News & Commentary

September 20, 2018

Fifteen thousand steelworkers are gearing up to go on strike as workers campaign to reap some of the benefits of a recent resurgence in the steel industry supported by the Trump Administration’s steel tariffs. Steelworkers at plants owned by ArcelorMittal voted to go on strike earlier this week over ongoing contract negotiations — following a unanimous strike authorization by workers at U.S. Steel earlier this month. Together, ArcelorMittal and U.S. account for almost a quarter of U.S. steel production. Steel profits have surged in the last two years. But workers, who object to stagnant wages and rising healthcare costs, believe they’re not receiving their fair share of the benefits, pointing to multi-million dollar bonuses received by top ArcelorMittal executives even during weak years for the company. “There is a 90 percent chance” workers go on strike, a representative of the United Steelworkers told the Washington Post.

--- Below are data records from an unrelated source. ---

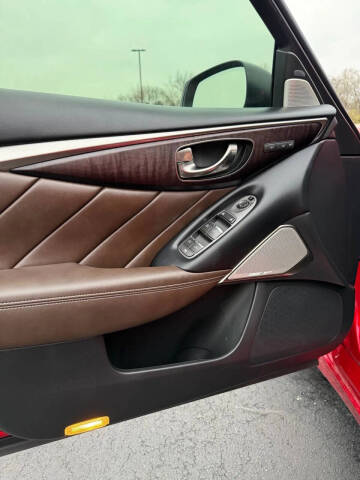 2017 Infiniti Q50 Red Sport 400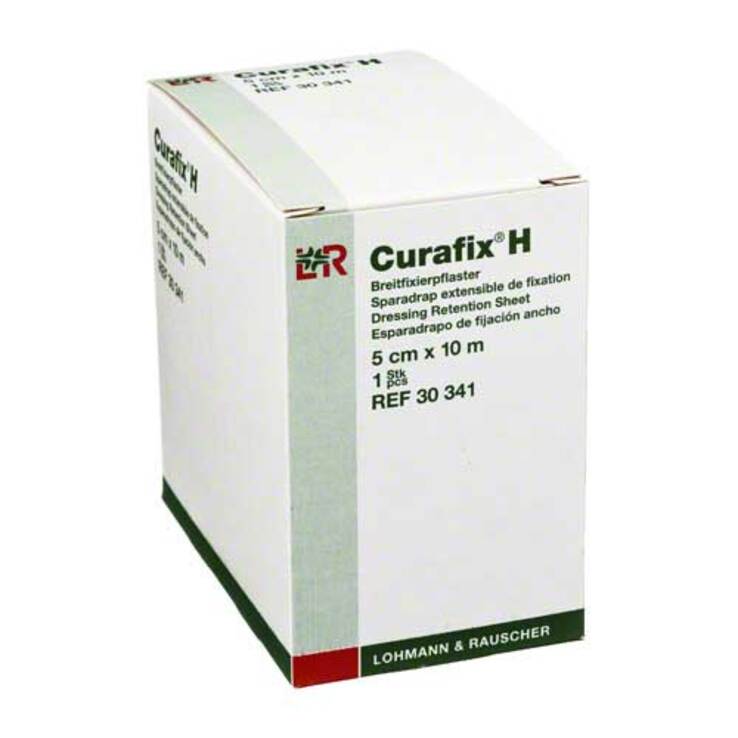 Curafix H Fixierpflaster 5cm, 1 St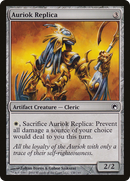 Auriok Replica (SOM-138) [Scars of Mirrodin] Foil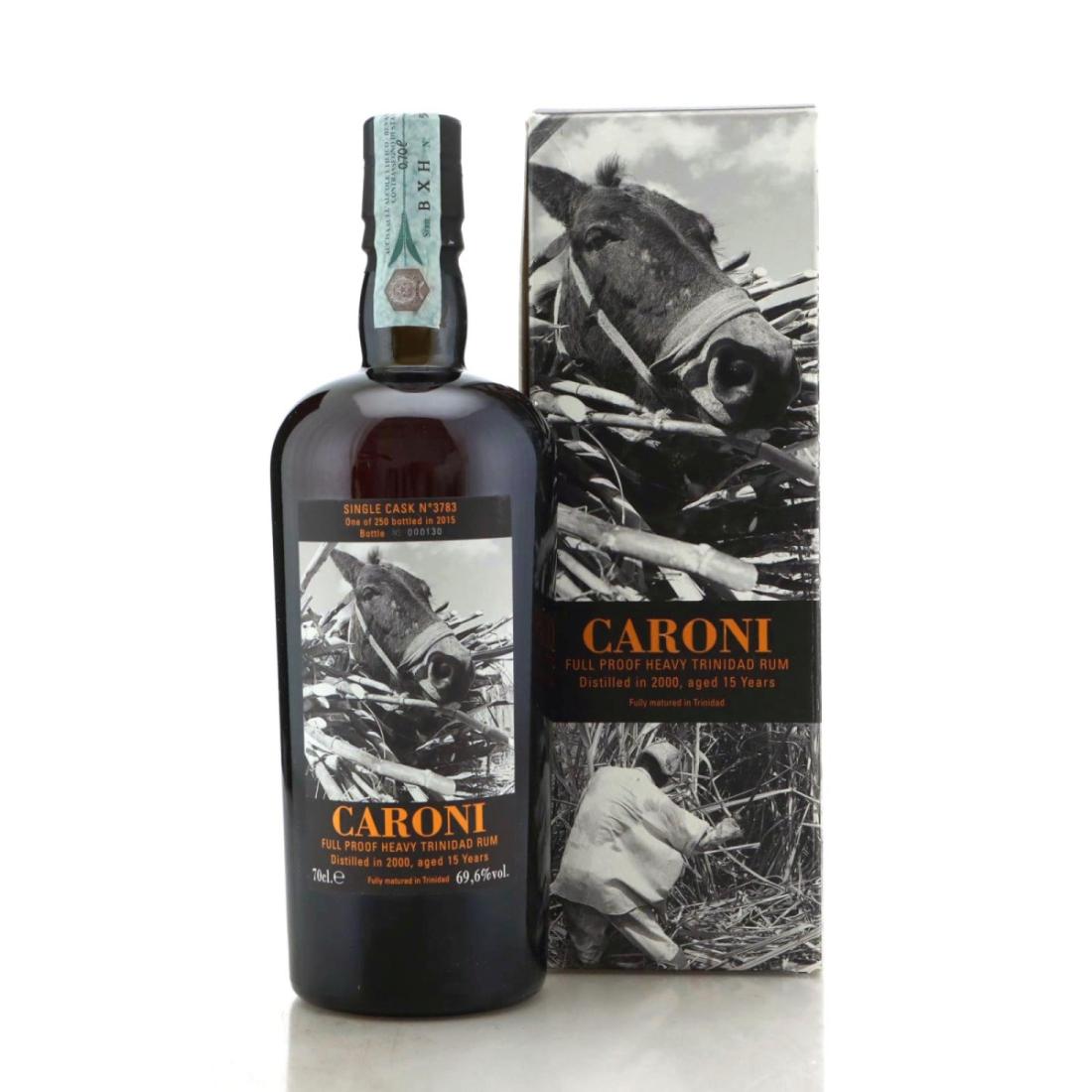 Image for Caroni 2000 Full Proof 15 Year Old Heavy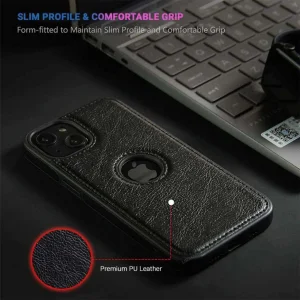 کاور اپیکوی مدل Luxury-Leather مناسب برای گوشی موبایل اپل Iphone 14 Plus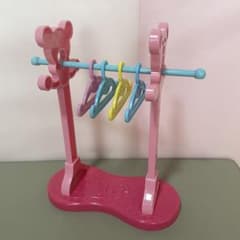 メルちゃん　クマ型ハンガーラック ハンガー付のサムネイル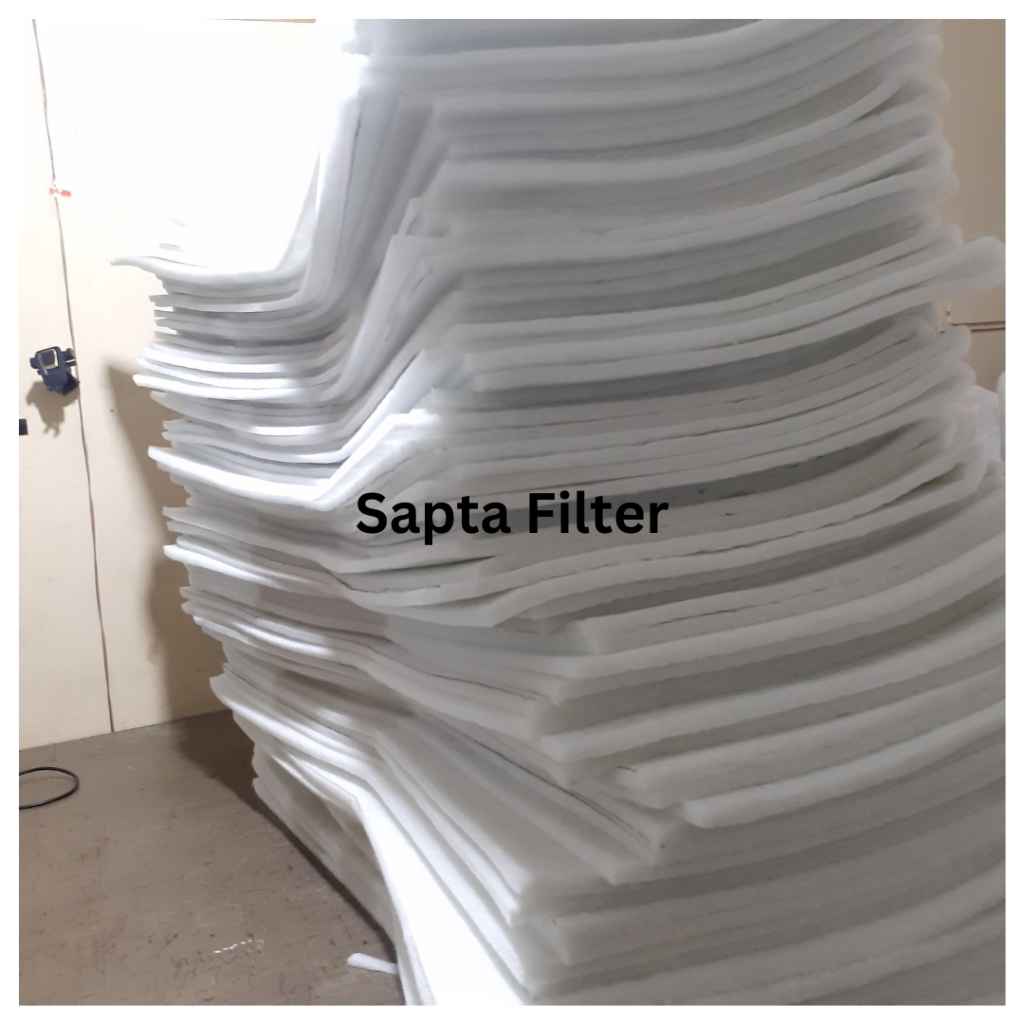 Jual Air Filter Mat / Saringan Udara / Filter Media AHU FCU HVAC 20mm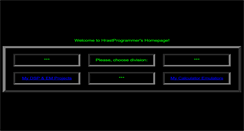 Desktop Screenshot of hrastprogrammer.com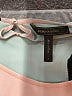 BCBGMAXAZRIA Color Block Pink Sleeveless Blouse Size S - photo 7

The National Labor Relations Board issued a secret new directive making it easier for dissatisfied workers to bring claims against unions, reports Bloomberg. The National Labor Relations Act, which the NLRB enforces, imposes a “duty of fair representation” on unions, which requires every union to represent all its workers in good faith and without any discrimination. Historically, the bar for a DFR complaint is high: the board accepts a “mere negligence” defense in cases where a union representative negligently fails to return phone calls to members or loses a worker’s grievance. Under the new directive, unions must have a “reasonable excuse or meaningful explanation” for a failure to respond. NLRB General Counsel Peter Robb argued that these cases rise to “gross negligence.” But former NLRB chairman William Gould said that the standard is a “stretch” beyond the Supreme Court’s case law on the duty of fair representation. Gould notes that the new directive could expose unions to far more litigation, especially when representatives aren’t full-time union officials.

Freelancers are raising the alarm about a predatory payment portal used by a growing number of media companies. WorkMarket, a payment portal used by companies like the Huffington Post and TechCrunch to manage freelancers, informs freelancers when their payments are available, often weeks after a piece is submitted. (After news of this surfaced yesterday, HuffPost announced it would no longer use the service). WorldMarket then provides freelancers the option to pay an eight percent fee to receive their payment — or to wait a few more weeks to get paid. Freelancers say the system is “absolutely predatory,” effectively forcing workers to take a pay cut to be paid on time. The system resembles Walmart’s PayActiv system that charges workers a fee to access their meager paychecks early.

A disturbing analysis by the Massachusetts Department of Public Health found that, from 2011 – 2015, construction and extraction workers in the state were six times as likely to die from opioids than the general population. Workers in the farmworking, forestry, and especially fishing industries were more than five times as likely as other workers to die from opioids. The MA Public Health Department noted that fatal opioid overdoses were significantly higher in industries with high rates of injuries on the job, with less access to paid sick leave, and with lower job security — possibly because these factors drive workers to use prescribed opioids to manage chronic and acute pain.

A working paper released by the National Partnership for Women & Families found that, if the wage gap were eliminated, a black woman working full time could afford two and a half years of childcare, three years worth of food for the family, or twenty-two months of rent.